→ GIVEN INSTRUCTION
Put only the lines between the one containing "What distance separates" and the one containing "Taking the camera", inclusive, into a numbered list, leaving out any blank lines.

** START STORED ROWS **

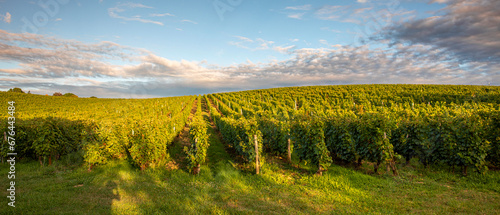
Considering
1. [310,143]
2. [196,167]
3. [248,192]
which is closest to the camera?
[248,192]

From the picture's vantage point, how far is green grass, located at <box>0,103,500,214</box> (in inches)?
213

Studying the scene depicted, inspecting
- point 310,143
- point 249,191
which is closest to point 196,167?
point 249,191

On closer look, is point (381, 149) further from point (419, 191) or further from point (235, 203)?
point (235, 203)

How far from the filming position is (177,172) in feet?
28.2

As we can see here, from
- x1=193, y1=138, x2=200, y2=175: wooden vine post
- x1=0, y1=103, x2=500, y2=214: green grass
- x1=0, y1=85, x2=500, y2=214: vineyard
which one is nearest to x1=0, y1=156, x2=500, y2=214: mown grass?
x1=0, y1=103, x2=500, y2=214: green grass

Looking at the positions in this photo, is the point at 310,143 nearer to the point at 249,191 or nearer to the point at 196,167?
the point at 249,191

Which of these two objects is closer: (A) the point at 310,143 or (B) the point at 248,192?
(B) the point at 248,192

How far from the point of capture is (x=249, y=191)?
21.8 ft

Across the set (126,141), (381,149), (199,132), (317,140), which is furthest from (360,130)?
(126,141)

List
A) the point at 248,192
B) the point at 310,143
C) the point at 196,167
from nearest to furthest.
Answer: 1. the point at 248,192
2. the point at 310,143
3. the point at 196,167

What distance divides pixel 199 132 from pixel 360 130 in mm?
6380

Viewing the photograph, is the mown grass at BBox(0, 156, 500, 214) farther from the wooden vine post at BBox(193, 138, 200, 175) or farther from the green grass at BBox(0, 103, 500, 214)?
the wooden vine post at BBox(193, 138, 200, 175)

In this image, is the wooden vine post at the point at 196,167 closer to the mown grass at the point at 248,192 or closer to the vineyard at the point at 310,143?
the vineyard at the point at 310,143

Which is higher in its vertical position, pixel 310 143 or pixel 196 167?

** END STORED ROWS **
** START STORED ROWS **

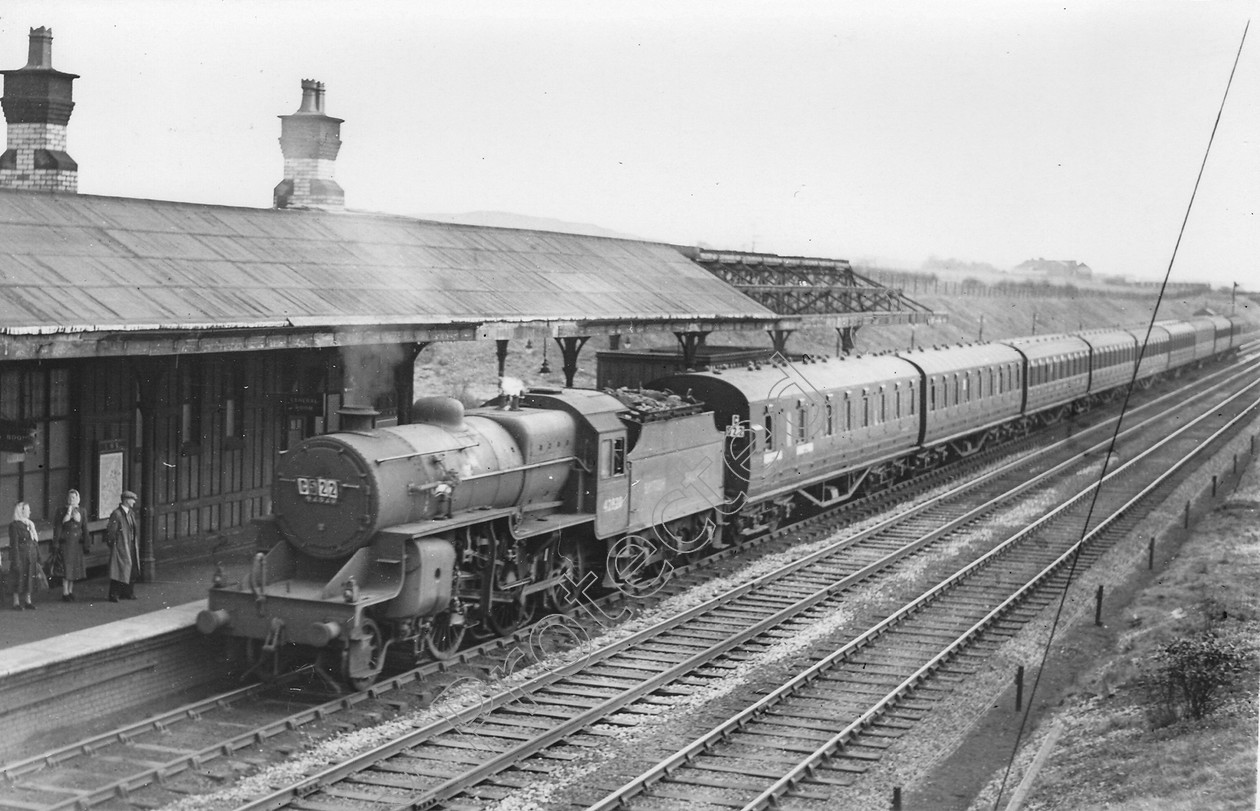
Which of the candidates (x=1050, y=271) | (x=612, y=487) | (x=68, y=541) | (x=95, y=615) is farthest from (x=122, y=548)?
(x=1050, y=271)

** END STORED ROWS **
** START STORED ROWS **

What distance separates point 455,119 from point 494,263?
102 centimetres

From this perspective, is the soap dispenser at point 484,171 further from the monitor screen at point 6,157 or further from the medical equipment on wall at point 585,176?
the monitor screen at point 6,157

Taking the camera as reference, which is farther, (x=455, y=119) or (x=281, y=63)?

** END STORED ROWS **

→ THE COMPLETED TASK
1. What distance separates point 455,119 from point 494,263?
2. 102 centimetres
3. From this perspective, is the soap dispenser at point 484,171 further from the monitor screen at point 6,157 or further from the medical equipment on wall at point 585,176?
4. the monitor screen at point 6,157
5. Taking the camera as reference, which is farther, (x=455, y=119) or (x=281, y=63)?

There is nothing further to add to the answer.